───── ОТРЫВОК ИЗ ТЕКСТА ─────
Все вопросы, какие съезд текстильных профсоюзов съехался обсудить, а также и решения по ним меня, крестьянина-революционера, и радовали, и в то же время угнетали.

Радовали они меня тем, что по ним я видел в пролетариях города понимание их трудовых интересов и целей, связанных с этими интересами. По ним можно было убедиться, что боевой фронт городских пролетариев растет, что намечаемые ими пути социальных достижений уже вполне могут быть предохранены от покушения на них со стороны новой государственной политической власти и что благодаря этому можно питать надежду, что революцию, столь во многом уже обкарнанную во имя государственности и в противовес свободной общественности двумя господствующими в стране политическими партиями, революционные пролетарии могут еще спасти.

Угнетало же меня в вопросах и решениях съезда то, что я не видел на нем выражения прямой воли представленных здесь пролетариев. Мне лично казалось, что, хотя вопросы съезда и разрешались самими как будто пролетариями и именем их класса, кровно заинтересованного в них, они все-таки разрешались под влиянием воли и интересов политических партий, которые каждая по своему и в своих партийных интересах истолковывала перед пролетариями их цели и обязанности в смысле строительства социалистического государства, со всеми его многочисленными органами власти. А это резко отмежевывало всегда и отмежевывает теперь городских пролетариев от трудового, не эксплуатирующего чужого труда крестьянства, которое все определеннее и резче проявляет в своей практической жизни оппозицию к власти, к ее претензиям выдумывать и писать для него законы.
─────
■ ЗАДАНИЕ
Перечислите по отрывку о съезде текстильных профсоюзов всё, в чём, по словам рассказчика, можно было убедиться по вопросам и решениям съезда.
───── СОХРАНЁННЫЕ ДАННЫЕ ─────
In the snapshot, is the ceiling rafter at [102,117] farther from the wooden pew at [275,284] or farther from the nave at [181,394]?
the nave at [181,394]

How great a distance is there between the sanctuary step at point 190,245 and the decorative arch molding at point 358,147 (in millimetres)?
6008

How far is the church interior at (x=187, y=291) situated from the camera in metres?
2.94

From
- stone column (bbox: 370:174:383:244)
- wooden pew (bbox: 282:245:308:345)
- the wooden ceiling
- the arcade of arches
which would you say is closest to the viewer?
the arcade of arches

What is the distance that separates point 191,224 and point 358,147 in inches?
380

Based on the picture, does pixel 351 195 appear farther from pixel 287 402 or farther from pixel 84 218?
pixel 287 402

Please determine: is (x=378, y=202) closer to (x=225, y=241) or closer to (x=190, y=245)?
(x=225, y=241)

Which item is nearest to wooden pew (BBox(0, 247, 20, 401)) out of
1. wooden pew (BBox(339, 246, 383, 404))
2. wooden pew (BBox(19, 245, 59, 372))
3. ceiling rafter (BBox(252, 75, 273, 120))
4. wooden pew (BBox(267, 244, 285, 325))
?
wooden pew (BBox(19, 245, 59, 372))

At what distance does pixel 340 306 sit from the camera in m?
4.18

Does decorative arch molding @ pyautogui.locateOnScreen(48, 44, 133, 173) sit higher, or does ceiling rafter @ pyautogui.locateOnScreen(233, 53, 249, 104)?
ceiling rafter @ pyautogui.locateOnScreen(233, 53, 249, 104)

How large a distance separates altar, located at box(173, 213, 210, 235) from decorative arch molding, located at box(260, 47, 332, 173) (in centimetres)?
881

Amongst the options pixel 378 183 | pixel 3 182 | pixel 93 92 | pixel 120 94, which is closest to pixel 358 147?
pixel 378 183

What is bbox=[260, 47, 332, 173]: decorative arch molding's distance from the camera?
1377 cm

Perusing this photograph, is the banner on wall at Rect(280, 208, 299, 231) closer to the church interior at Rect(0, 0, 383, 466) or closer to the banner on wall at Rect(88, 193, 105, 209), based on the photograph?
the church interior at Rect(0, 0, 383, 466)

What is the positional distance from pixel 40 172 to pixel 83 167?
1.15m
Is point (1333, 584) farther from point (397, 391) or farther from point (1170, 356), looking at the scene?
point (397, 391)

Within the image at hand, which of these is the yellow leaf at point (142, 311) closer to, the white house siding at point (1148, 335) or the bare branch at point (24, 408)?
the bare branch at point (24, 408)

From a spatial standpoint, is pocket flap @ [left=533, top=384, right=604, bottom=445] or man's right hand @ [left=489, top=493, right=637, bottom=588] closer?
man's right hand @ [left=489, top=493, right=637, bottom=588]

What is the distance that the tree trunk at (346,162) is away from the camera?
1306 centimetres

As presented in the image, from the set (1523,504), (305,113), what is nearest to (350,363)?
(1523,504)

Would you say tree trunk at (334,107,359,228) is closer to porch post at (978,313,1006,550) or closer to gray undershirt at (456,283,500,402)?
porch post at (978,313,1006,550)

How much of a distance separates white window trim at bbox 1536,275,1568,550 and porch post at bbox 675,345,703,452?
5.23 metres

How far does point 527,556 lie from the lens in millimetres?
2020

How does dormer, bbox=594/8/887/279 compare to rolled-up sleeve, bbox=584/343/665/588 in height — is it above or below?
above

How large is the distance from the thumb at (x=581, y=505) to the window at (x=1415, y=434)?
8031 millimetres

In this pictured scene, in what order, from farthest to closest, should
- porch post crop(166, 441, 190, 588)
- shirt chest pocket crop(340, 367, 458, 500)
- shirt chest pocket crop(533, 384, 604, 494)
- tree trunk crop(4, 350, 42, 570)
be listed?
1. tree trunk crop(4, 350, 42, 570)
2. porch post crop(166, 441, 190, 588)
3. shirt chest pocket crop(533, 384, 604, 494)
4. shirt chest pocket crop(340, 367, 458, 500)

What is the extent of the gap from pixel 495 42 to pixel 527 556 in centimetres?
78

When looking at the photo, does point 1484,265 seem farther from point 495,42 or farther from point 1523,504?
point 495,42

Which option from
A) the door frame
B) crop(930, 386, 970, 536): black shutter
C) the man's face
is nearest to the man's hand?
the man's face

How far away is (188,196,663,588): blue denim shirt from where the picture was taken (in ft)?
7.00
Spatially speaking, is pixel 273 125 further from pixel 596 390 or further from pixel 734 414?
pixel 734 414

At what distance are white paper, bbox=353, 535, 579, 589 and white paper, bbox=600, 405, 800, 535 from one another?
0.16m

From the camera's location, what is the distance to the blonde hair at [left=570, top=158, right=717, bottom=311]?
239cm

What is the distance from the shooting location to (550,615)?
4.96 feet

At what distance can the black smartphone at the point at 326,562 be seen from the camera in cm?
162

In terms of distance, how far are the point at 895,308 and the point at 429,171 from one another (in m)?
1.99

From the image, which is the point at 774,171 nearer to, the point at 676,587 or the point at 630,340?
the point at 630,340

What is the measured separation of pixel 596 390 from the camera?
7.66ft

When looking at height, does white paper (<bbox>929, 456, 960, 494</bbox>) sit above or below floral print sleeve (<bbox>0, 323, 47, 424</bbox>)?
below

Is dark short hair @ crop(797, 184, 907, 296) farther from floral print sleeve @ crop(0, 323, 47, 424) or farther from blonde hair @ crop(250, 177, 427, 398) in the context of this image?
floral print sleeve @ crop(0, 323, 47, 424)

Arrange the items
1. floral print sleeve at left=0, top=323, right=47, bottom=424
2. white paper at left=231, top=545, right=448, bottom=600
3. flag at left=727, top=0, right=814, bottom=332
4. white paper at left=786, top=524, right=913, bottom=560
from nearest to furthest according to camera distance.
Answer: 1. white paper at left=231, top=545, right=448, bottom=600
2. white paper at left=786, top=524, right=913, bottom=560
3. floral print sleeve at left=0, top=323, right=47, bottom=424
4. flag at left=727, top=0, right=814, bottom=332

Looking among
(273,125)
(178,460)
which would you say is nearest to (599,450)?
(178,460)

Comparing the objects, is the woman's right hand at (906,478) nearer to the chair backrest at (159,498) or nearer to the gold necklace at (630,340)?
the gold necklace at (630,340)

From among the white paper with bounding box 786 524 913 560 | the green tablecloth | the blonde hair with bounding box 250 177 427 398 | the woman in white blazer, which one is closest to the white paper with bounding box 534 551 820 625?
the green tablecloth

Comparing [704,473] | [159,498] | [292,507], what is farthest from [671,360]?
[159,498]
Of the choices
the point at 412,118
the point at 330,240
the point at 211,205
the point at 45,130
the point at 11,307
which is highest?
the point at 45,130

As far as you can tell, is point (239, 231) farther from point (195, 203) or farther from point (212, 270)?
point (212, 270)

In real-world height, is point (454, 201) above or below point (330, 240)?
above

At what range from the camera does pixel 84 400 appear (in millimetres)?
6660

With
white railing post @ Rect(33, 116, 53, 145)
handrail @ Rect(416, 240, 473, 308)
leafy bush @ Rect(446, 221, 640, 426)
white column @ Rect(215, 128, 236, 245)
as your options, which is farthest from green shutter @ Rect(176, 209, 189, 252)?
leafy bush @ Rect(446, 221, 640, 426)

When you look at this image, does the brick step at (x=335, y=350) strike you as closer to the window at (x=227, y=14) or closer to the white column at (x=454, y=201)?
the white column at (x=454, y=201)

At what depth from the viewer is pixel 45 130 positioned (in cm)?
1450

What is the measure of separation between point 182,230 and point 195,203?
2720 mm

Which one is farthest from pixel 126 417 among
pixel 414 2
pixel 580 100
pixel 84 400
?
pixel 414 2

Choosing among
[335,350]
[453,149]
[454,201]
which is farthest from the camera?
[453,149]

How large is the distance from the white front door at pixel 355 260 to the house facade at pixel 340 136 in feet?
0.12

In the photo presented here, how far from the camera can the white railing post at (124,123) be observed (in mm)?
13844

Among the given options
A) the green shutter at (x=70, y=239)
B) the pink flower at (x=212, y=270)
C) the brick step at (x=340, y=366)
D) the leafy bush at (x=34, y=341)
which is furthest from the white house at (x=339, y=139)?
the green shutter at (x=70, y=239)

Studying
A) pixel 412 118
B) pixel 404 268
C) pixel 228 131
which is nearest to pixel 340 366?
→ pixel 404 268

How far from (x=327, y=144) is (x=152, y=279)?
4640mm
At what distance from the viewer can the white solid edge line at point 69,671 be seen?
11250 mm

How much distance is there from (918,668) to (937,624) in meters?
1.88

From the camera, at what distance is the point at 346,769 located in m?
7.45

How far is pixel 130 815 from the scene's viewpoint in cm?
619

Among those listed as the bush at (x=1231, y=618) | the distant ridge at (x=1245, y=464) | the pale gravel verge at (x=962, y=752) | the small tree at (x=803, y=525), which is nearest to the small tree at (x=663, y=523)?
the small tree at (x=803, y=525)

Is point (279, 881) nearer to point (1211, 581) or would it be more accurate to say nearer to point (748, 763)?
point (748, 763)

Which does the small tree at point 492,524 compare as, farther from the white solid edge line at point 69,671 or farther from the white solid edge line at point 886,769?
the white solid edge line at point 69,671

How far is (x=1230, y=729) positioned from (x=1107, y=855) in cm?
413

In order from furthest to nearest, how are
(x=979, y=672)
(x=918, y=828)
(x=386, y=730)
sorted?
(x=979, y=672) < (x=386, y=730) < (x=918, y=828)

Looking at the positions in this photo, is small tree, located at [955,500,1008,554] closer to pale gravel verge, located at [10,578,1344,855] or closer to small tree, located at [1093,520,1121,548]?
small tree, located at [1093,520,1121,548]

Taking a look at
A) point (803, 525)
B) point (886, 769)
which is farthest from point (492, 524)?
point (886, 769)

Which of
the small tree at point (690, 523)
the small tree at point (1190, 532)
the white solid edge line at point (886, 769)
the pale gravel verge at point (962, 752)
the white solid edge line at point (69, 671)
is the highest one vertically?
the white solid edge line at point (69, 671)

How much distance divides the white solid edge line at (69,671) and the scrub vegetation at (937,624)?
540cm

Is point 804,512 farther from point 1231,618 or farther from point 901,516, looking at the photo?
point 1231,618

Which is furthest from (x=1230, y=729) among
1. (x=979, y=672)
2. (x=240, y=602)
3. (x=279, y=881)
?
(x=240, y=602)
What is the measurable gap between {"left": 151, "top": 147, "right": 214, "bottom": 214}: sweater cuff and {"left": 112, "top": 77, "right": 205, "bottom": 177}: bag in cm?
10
─────
■ ОТВЕТ К ЗАДАНИЮ
- Боевой фронт городских пролетариев растет.
- Намечаемые пролетариями пути социальных достижений уже вполне могут быть предохранены от покушения на них со стороны новой государственной политической власти.
- Благодаря этому можно питать надежду, что революционные пролетарии еще могут спасти революцию, во многом уже обкарнанную двумя господствующими в стране политическими партиями.